There is a section of the article devoted to disparaging sidewalk counsellors, in which she claims she was called a baby-killer. This incident may truly have happened, but it is also possible that it did not happen - at least not in the way she remembers it. I say this because some women who have experienced abortions experience auditory hallucinations, such as hearing babies cry, and it is possible that those who perform abortions experience similar PTSD symptoms. Also, I know that the global campaign against sidewalk counsellors, which has led to the introduction of exclusion-zones in many jurisdictions, relies on a false narrative of continuous abuse being hurled at abortionists and their patients by pro-lifers. In short, I know that abortionists lie, and as it has been said many times, those who kill babies for a living aren't too worried about telling the truth.
The conclusion provides the greatest insight into the mind of this practising abortionist. She has found a way to reconcile her natural desire for motherhood with her occupation of killing children. She calls this a 'harmony', always being careful to make a distinction between a fetus and a child: a disctinction which doesn't exist in the field of linguistics ('fetus' means offspring, or child), or of biology (human life scientifically begins at conception), or of theology. (obviously, every child is made in the image of God, and personally 'knit together in their mothers' wombs' by Him - Psalm 139.) This distinction only exists in the minds of those who desperately need to justify abortion to themselves.
The answer is that there is a connection between my work as an abortion doctor and my work as a mother; it’s just not what most people imagine. It’s not a tension or a contradiction to be reconciled. It’s a symbiosis, a harmony.
I do not mean it’s an easy job. Of course it’s not. There is the protester on the sidewalk. There is the fetus in the dish, the perfect curl of its fingers and toes. Sometimes it reminds me of my daughter — how could it not? But that is precisely the point.
As a doctor, I can draw a distinction, a boundary, between a fetus and a baby. When I became a mother, I learned that there are no boundaries, really. The moment you become a mother, the moment another heartbeat flickers inside of you, all boundaries fall away.
Nevertheless, as mothers, we must all make choices. And we must live with the choices that aren’t ours to make. We can try to compartmentalize. We can try to keep things tidy and acceptable.But in reality, everything is messy: the work of doctors, the work of mothers, and the love of each one of us for our children.

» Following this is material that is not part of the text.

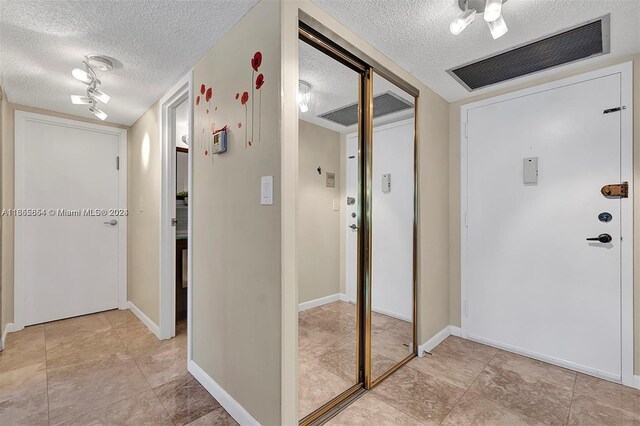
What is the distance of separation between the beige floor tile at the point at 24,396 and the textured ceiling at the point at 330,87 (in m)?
2.35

And yet somebody has to do the work.
'Somebody has to do the work?'
I agree wholeheartedly with this statement: there is definitely a need for somebody to do the work of supporting pregnant women, offering help outside abortion mills, lobbying pro-abortion politicians, educating children about chastity and marriage, reorienting society towards seeing motherhood as a valid vocation and much more along these lines. There is, however, no need at all, for men and women to be employed in the practise of killing unborn children. This is a vocation that should not exist and which, as evidenced by the words of the abortionist above, creates such a terrible conflict of conscience, that it can only be rationalised by suspending reality in the mind of the perpetrator.